PromptQuorumPromptQuorum

Best Ollama Models for CPU Only?

Quick Answer

Without a GPU, Phi-4 Mini at Q4 is the best balance of quality and speed on CPU. Llama 3 8B Q4 works with 8+ GB RAM. Gemma 2B is the fastest CPU option.

  • Phi-4 Mini Q4: best quality/speed on CPU, needs 4 GB RAM
  • Llama 3 8B Q4: best quality, needs 8 GB RAM (slower)
  • Gemma 2B: fastest CPU inference, 2 GB RAM

Updated: 2026-05

OllamaIntermediate

Key Takeaways

  • CPU inference is 5–10× slower than GPU — expect 3–6 tok/s on a modern 8-core desktop CPU
  • Phi-4 Mini Q4 is the best CPU-only pick: 4 GB RAM, ~5 tok/s, strong reasoning quality
  • Gemma 2B is fastest on CPU (~6 tok/s) but has lower reasoning quality than Phi-4 Mini
  • CPU inference is practical for batch jobs and single-query lookups; too slow for interactive chat

The CPU Speed Reality

As of May 2026, CPU inference runs at 3–6 tokens per second on a modern 8-core desktop CPU — roughly 5–10× slower than a mid-range GPU. A 7B model at Q4 produces one word approximately every 200–300 milliseconds on CPU.

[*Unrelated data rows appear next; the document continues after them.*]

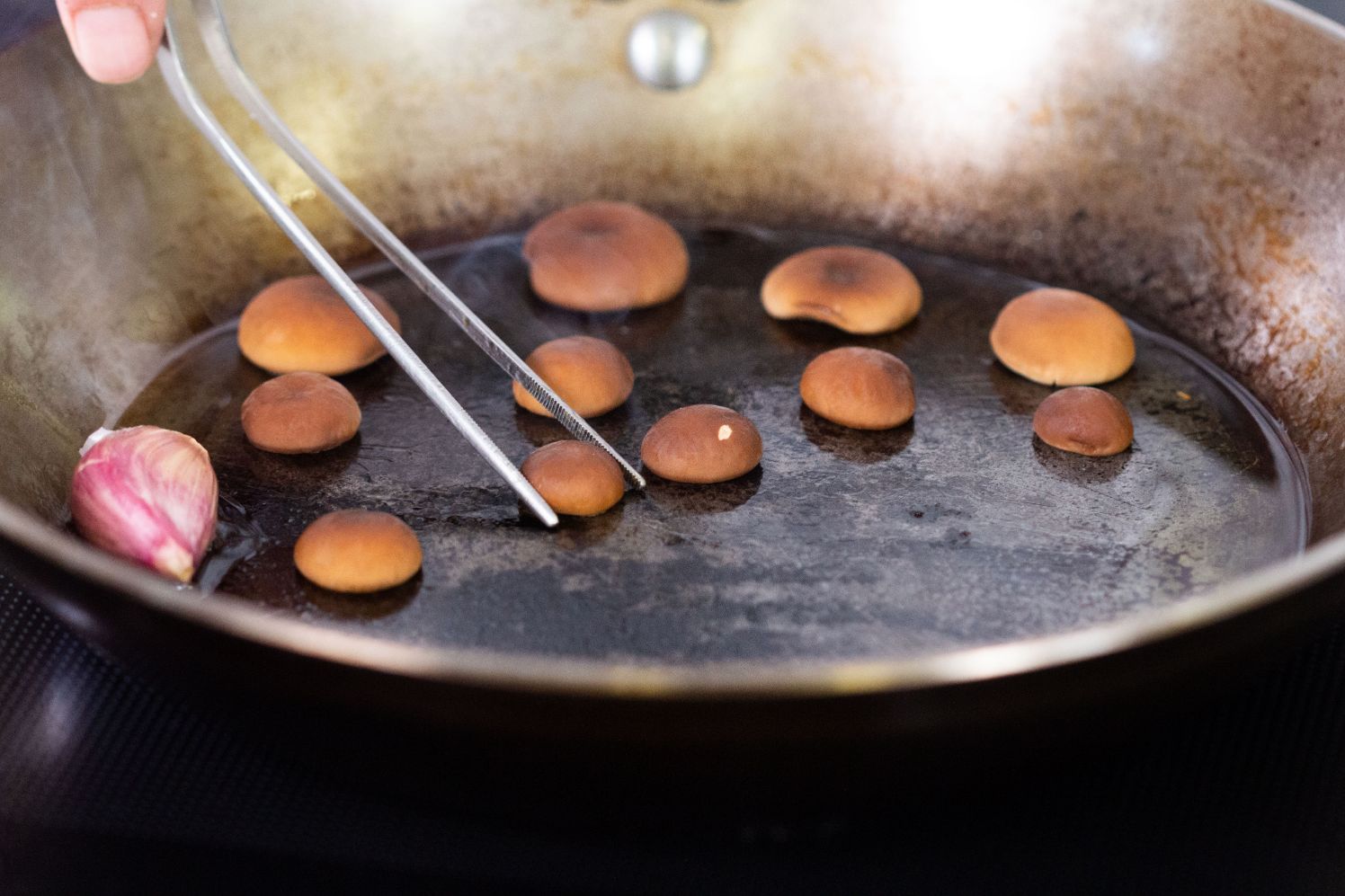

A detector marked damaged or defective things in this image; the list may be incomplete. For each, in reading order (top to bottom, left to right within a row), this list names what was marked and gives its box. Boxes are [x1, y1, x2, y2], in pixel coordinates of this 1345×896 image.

burnt residue on pan [118, 228, 1313, 661]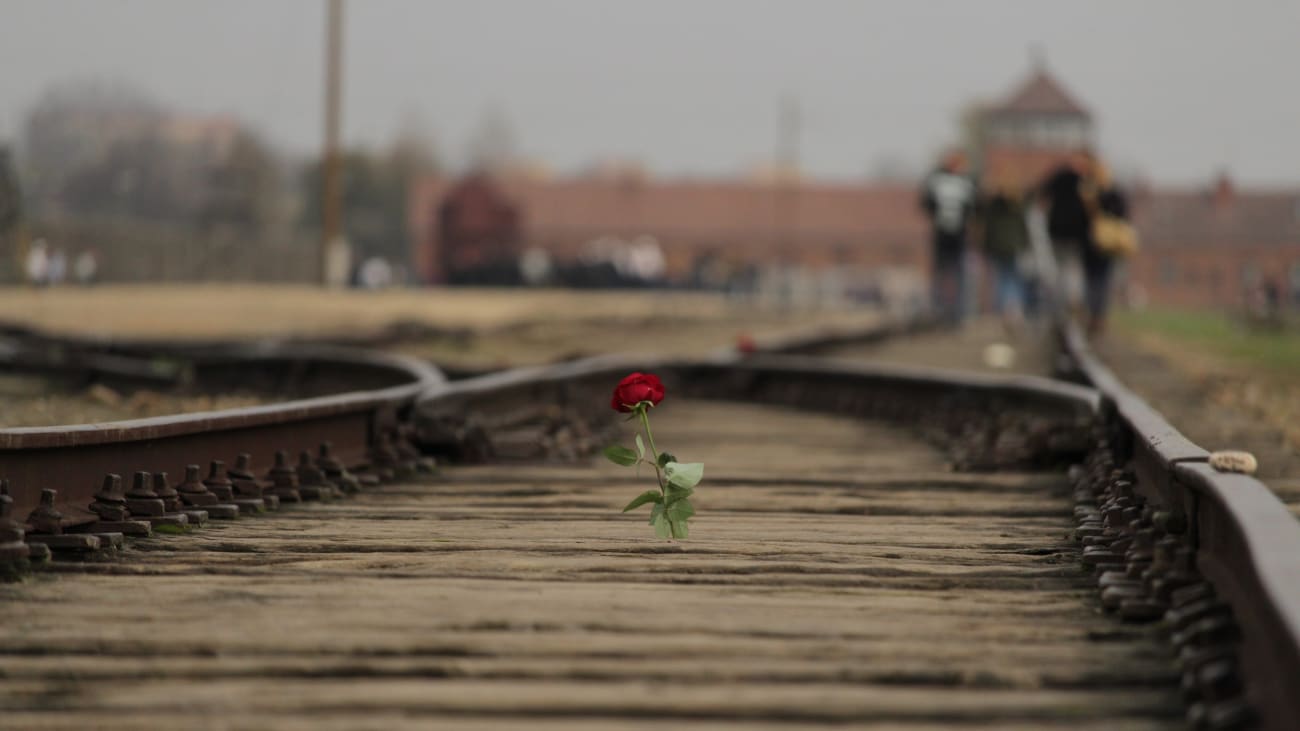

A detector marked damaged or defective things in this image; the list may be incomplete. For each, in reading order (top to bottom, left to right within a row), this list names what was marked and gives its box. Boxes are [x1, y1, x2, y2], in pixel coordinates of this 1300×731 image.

rusty rail [1055, 321, 1300, 723]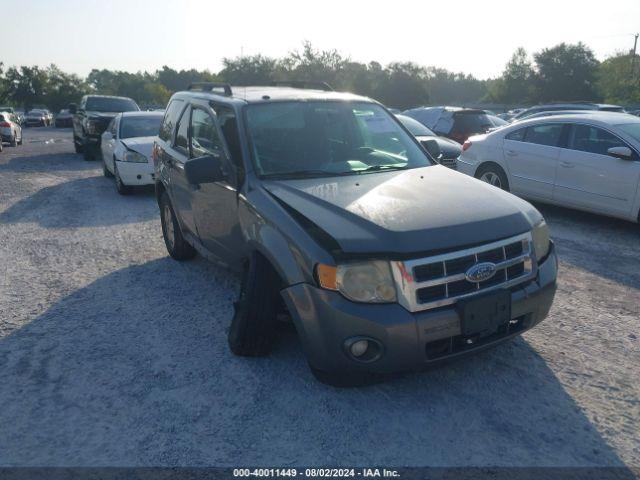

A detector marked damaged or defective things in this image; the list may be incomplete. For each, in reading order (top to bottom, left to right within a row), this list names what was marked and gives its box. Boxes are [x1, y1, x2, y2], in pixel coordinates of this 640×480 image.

white sedan with damage [100, 111, 164, 194]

This speed is acceptable for two use cases: overnight batch processing such as summarizing documents or classifying data, and single-query lookups where a 30-second wait is acceptable. For interactive chat or real-time code completion, CPU inference is too slow to be practical.

The root constraint is memory bandwidth, not CPU clock speed. Consumer CPUs read RAM at 40–80 GB/s. A dedicated GPU reads VRAM at 400–900 GB/s. LLM inference scales directly with memory bandwidth — which is why even a mid-range GPU produces dramatically faster inference than a high-end CPU.

Top 3 Models for CPU-Only Use

The right CPU-only model depends on whether you prioritize quality or speed. Phi-4 Mini Q4 is the best balance — it delivers reasoning quality close to Llama 3 8B while needing only 4 GB RAM and running noticeably faster.

Gemma 2B is the only viable option when RAM is limited to 2 GB. It reaches ~6 tok/s on CPU but produces noticeably lower quality answers on multi-step reasoning tasks compared to Phi-4 Mini.

For the full breakdown of CPU-only configurations including RAM requirements and OS-level optimizations, see the best CPU-only LLM guide.

ModelRAM RequiredCPU Speed
Phi-4 Mini Q44 GB~4–5 tok/s
Llama 3 8B Q48 GB~3 tok/s
Gemma 2B2 GB~6 tok/s

Quick Answers About CPU-Only LLMs

How much RAM do I need for CPU-only Ollama?
Minimum 2 GB for Gemma 2B. 4 GB for Phi-4 Mini Q4. 8 GB for Llama 3 8B Q4. Add 1–2 GB on top of the model size for the OS and Ollama runtime overhead.
Why is CPU inference so much slower than GPU?
LLM inference is memory-bandwidth-bound. Consumer CPUs read RAM at 40–80 GB/s. A mid-range GPU reads VRAM at 400–900 GB/s. That 10× bandwidth difference translates directly into 5–10× slower token generation.
Can I use Ollama on a laptop without a dedicated GPU?
Yes. Ollama runs on CPU automatically when no GPU is detected. Expect 3–5 tok/s on a modern laptop CPU. See the best Ollama models right now for GPU-tier recommendations if you later upgrade.
Which CPUs are fastest for local LLM inference?
Apple M-series chips (M3, M4) use unified memory architecture and reach 15–30 tok/s on 7B models — far exceeding x86 CPUs on CPU-only inference. Among x86 CPUs, those with higher memory bandwidth and large L3 cache perform best.